I think the range of the sensor really doesn't matter much here. When the car is over 1.3m away, the control signal is probably saturated anyways, so it really doesn't matter if you're 1.5 m or 2 m away from the wall, you're just going to accelerate at the wall anyways. In terms of precision, short range mode might help marginally here, but I still don't think it's that big of a deal until you get a pretty aggressive derivative term.
As for sampling time, my ToF sensor runs at around 40-50 Hz, and my control loop is running at around 100-150 Hz. This is why extrapolation of my ToF sensor data is important.
I started this lab in a really dumb way. I thought that it'd be cool to not only extrapolate data, but use a complementary filter to combine IMU data with ToF data. This was a terrible idea because my IMU gave me so much drift that I thought it was an issue with how I was calculating my values. So I was "debugging" an intrinsic problem with my system for like six hours.

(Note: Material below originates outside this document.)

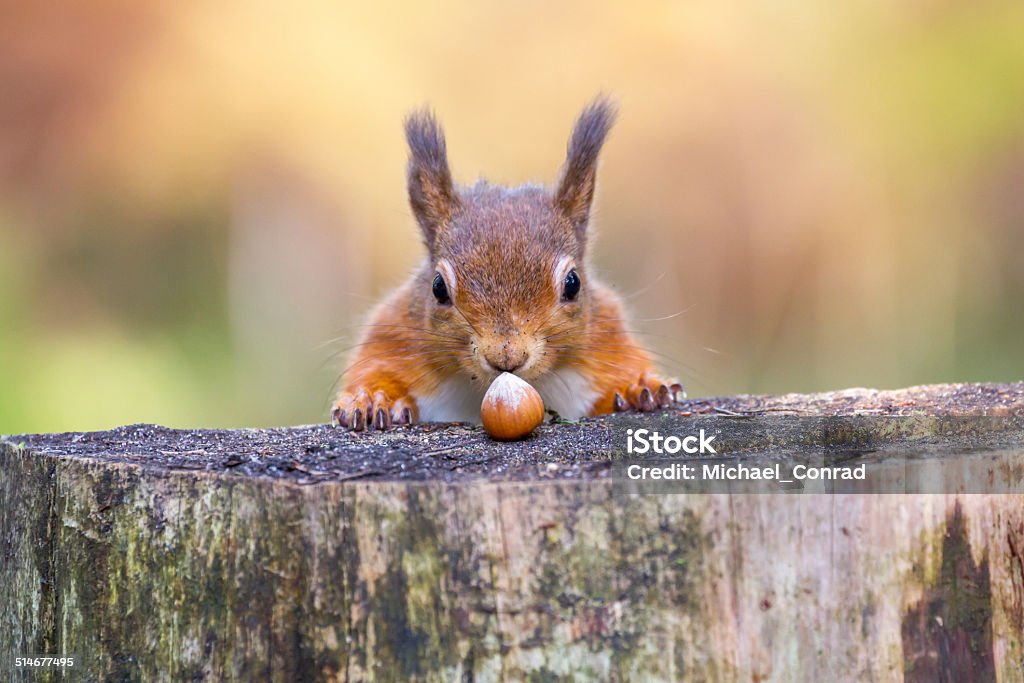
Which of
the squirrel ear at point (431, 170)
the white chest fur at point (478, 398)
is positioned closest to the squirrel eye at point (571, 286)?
the white chest fur at point (478, 398)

After realizing my mistake, accepting failure, and deleting all my code, attempt 2 was a little smoother. Extrapolating the pure ToF sensor data went pretty smoothly, although I needed to use a much stronger LPF than I anticipated. I guess this makes sense because you're differentiating a noisy signal, and that usually gives you garbage, but I didn't internalize the extent of that at first.

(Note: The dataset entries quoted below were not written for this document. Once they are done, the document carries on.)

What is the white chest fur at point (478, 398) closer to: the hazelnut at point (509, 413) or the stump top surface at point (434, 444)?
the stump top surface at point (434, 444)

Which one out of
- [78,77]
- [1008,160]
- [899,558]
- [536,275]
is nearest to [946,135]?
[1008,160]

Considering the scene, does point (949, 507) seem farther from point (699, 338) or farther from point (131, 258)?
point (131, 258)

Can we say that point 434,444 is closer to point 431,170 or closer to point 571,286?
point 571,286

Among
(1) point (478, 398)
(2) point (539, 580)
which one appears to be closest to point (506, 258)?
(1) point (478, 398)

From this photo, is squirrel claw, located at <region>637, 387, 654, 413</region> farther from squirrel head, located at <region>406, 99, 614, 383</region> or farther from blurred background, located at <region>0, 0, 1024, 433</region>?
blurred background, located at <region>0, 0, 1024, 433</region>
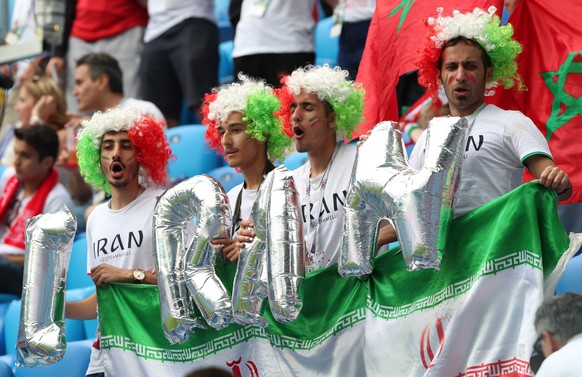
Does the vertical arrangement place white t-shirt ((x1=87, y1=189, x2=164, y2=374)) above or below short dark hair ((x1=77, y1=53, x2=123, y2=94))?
below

I spent a while tuning three LPFs that I put in my data acquisition system. One of the LPFs was on the differential data[n-1] - data[n-2]. The other two LPFs were cascaded on each other on the differential output. This gave me a second-order LPF that worked really well to prevent spikes in the raw data from affecting my extrapolation.

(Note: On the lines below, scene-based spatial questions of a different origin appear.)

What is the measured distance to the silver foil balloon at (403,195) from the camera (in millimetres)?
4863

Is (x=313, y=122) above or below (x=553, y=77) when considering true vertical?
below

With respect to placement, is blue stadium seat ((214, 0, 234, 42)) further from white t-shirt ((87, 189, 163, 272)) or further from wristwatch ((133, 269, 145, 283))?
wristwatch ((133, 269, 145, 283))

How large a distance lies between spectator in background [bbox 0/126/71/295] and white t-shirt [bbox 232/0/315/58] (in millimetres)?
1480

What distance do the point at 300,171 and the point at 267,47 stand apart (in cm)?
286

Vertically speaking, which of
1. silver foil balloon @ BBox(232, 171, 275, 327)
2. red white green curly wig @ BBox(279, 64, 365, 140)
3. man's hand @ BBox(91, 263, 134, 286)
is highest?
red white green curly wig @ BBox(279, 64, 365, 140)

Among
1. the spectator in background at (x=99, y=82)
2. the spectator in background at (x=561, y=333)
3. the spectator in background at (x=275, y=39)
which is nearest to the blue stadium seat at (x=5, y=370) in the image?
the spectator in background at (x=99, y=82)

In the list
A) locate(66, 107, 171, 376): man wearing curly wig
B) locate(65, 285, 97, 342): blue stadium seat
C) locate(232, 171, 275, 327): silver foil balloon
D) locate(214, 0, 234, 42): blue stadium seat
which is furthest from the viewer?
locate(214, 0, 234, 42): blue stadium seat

I made sure that my ToF sensor was really high quality because I knew from experience that feedback control tuning gets really easy if you have good data and good state estimation. So from here, things went pretty smoothly.
As mentioned before, I started with a P controller but was unhappy with its slow performance. So I moved on to a PI controller, which gave me overshoot, and then I added a D term to compensate for the overshoot. This didn't work because I got a ton of noise on my D term, so I spent some time thinking and realized that this system doesn't even need an I term at all. This is because there are no constant forces like gravity here. The entire car's state space is semi-stable, so an I term just adds either oscillation or overshoot. Either way it's eating up my phase margin. I've also tuned my car's movement so that there's no "threshold" level of throttle for the car to move. move(255) is really fast and move(1) is really slow, but the car is only still when I write move(0).
Anyways, by switching back to a P controller, the system worked really well and the car stopped right at the 12 inch mark from the wall, which is great. Here's a video of that happening:
And here's a graph of the position from the wall over time. You can see that it spends most of its time in saturation, and it has a small overshoot due to the momentum of the car as it approaches the setpoint:
You can also see more definitely that the car spends most of its time in saturation by looking directly at the control input to the motors. Here's a graph of the PWM amplitude over time:
If we put the two graphs together, you can see how the control signal saturates in large error and how it reacts to in the actual position as you overshoot and come into the steady-state position:
Overall, I learned from this lab the importance of good data in control systems. It's an information problem, so if you have bad info, you'll have bad control. Also, I learned the simpler is better, and that it's worth it to build systems step-by-step instead of all at once, especially for algorithm-based programming like this. I'm also glad I put effort into making my car robust, because I didn't have to worry about it failing at all this lab. I'm looking forward to implementing better state estimation techniques like Kalman filtering in future labs and using that to make better control systems.